::: INFORMATION PROVIDED

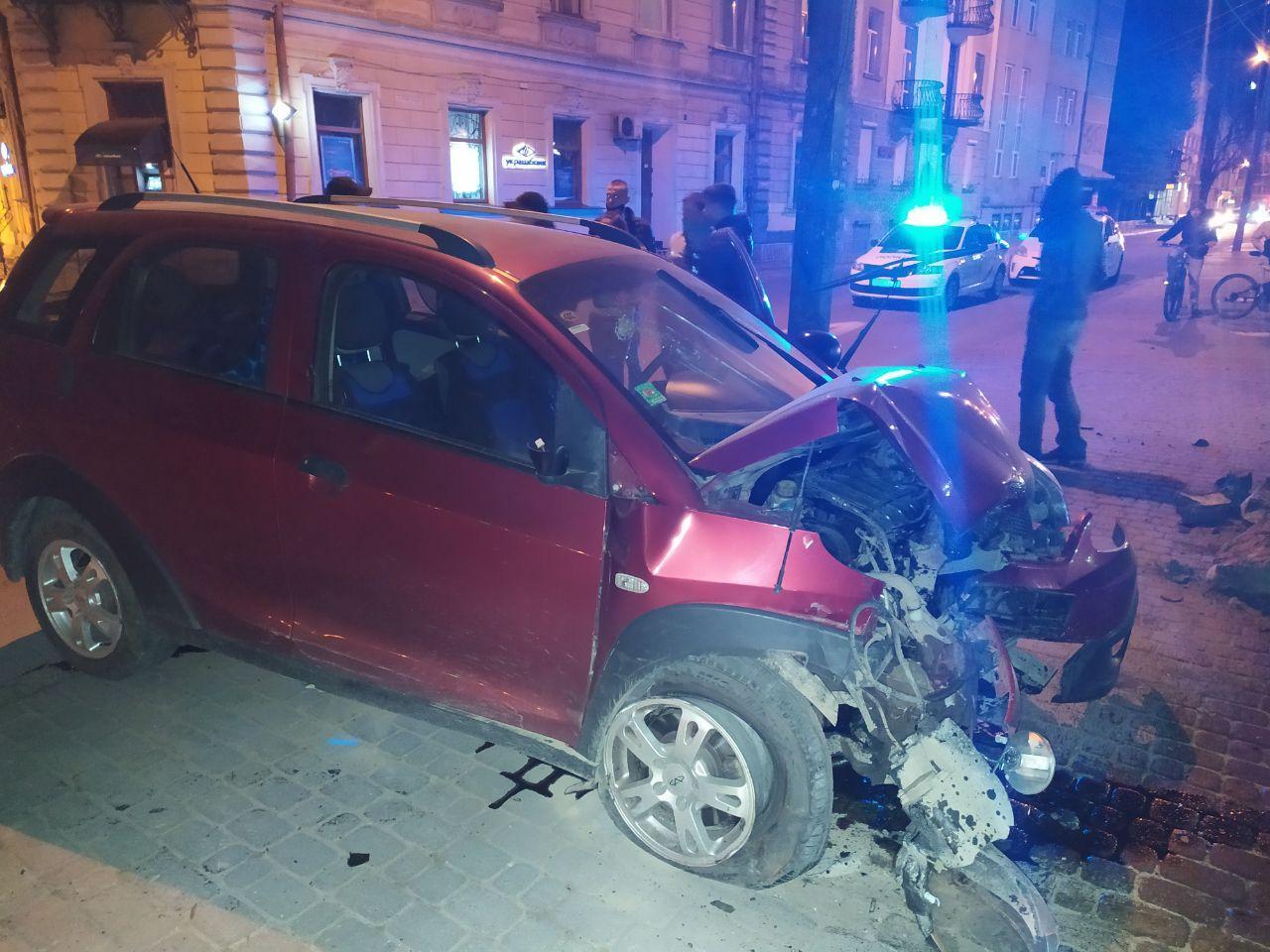 У центрі Франківська п'яна водійка врізалася в паркан 1
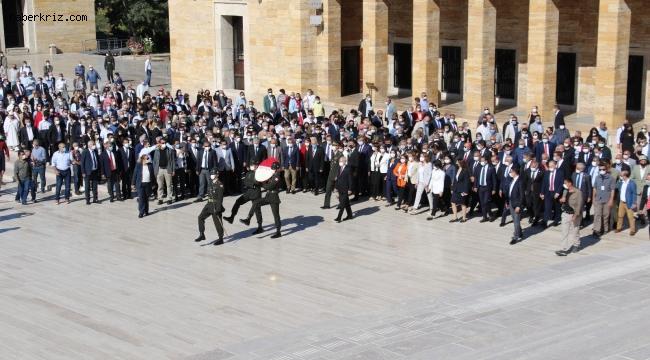 Kılıçdaroğlu, CHP'nin 98'inci yıldönümü dolayısıyla Anıtkabir'i ziyaret etti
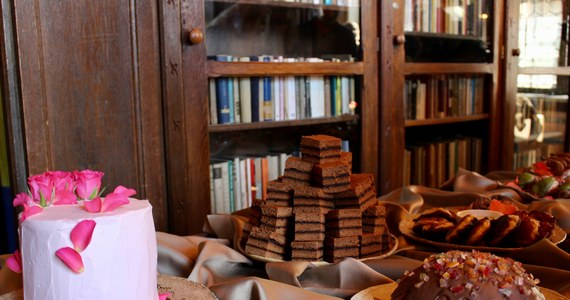 Jak smakuje ulubiony tort słynnej królowej francuskiej Marii Antoniny - która, jak głosi historia, jadła słodycze tylko rano i dzięki temu miała nie tyć? Przekonać na własnych kubkach smakowych będzie można się już w tym tygodniu. Ten smakołyk przygotowany według prawdziwej XVIII-wiecznej receptury pojawi się na III Festiwalu Kuchni Historycznej - Twierdza Smaków w Zamku Czocha na Dolnym Śląsku.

::::::

> **WHAT THE EXERCISE ASKS**
Excluding all images, transcribe the material word for word.

> **RESPONSE TO THE EXERCISE**
 У центрі Франківська п'яна водійка врізалася в паркан 1
 Kılıçdaroğlu, CHP'nin 98'inci yıldönümü dolayısıyla Anıtkabir'i ziyaret etti
 Jak smakuje ulubiony tort słynnej królowej francuskiej Marii Antoniny - która, jak głosi historia, jadła słodycze tylko rano i dzięki temu miała nie tyć? Przekonać na własnych kubkach smakowych będzie można się już w tym tygodniu. Ten smakołyk przygotowany według prawdziwej XVIII-wiecznej receptury pojawi się na III Festiwalu Kuchni Historycznej - Twierdza Smaków w Zamku Czocha na Dolnym Śląsku.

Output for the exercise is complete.